(Objectif) Recopiez mot pour mot l'intégralité de l'article sur la suspension des relations militaires entre la Turquie et la France.

(Extrait de page)
--- --- ---

LE
FIGARO
Ankara LAURE MARCHAND. Publié le 17 novembre 2006
Les représailles
annoncées hier sont une réponse au vote de la loi pénalisant
la négation du génocide arménien. Mais elles
ne devraient avoir que des conséquences limitées.
IL S'AGIT
de l'une des premières mesures de rétorsion contre la
France après le vote de la loi pénalisant la négation
du génocide arménien de 1915. « Les relations
dans le domaine militaire avec la France ont été suspendues
», a annoncé mercredi le général Ilker
Basbug, le commandant en chef de l'armée de terre, au cours
d'une cérémonie organisée pour le 23e anniversaire
de la République turque de Chypre du Nord, la partie de l'île
occupée par les soldats turcs. En décrétant un
gel de la coopération, l'institution militaire, rouage incontournable
dans la vie politique du pays, entend sanctionner Paris pour l'adoption
du texte par les députés français, le 12 octobre
dernier, qui prévoit jusqu'à un an de prison et 45 000
eur d'amende contre les auteurs de négationnisme.

--- --- ---

(Matériel fourni)
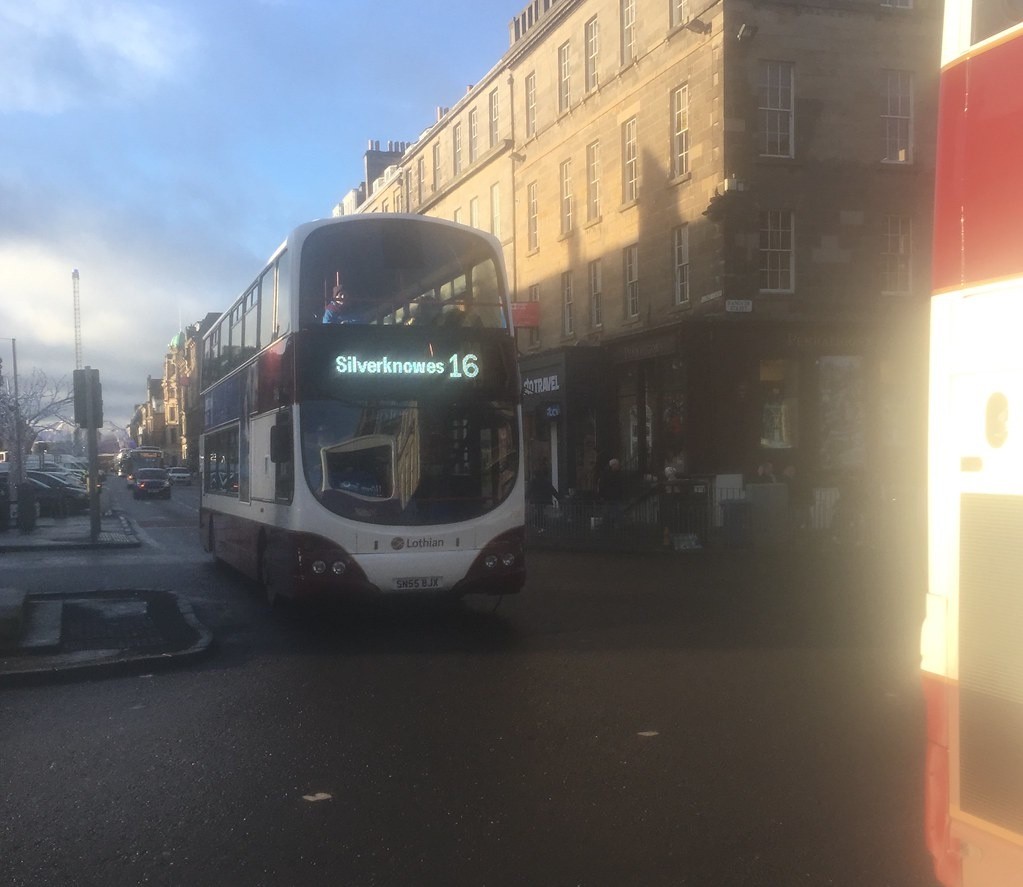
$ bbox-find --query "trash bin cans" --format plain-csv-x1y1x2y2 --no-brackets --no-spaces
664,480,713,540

--- --- ---

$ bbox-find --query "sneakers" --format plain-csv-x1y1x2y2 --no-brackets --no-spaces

--- --- ---

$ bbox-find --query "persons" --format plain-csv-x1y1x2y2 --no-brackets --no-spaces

--- --- ---

(Solution)
LE
FIGARO
Ankara LAURE MARCHAND. Publié le 17 novembre 2006
Les représailles
annoncées hier sont une réponse au vote de la loi pénalisant
la négation du génocide arménien. Mais elles
ne devraient avoir que des conséquences limitées.
IL S'AGIT
de l'une des premières mesures de rétorsion contre la
France après le vote de la loi pénalisant la négation
du génocide arménien de 1915. « Les relations
dans le domaine militaire avec la France ont été suspendues
», a annoncé mercredi le général Ilker
Basbug, le commandant en chef de l'armée de terre, au cours
d'une cérémonie organisée pour le 23e anniversaire
de la République turque de Chypre du Nord, la partie de l'île
occupée par les soldats turcs. En décrétant un
gel de la coopération, l'institution militaire, rouage incontournable
dans la vie politique du pays, entend sanctionner Paris pour l'adoption
du texte par les députés français, le 12 octobre
dernier, qui prévoit jusqu'à un an de prison et 45 000
eur d'amende contre les auteurs de négationnisme.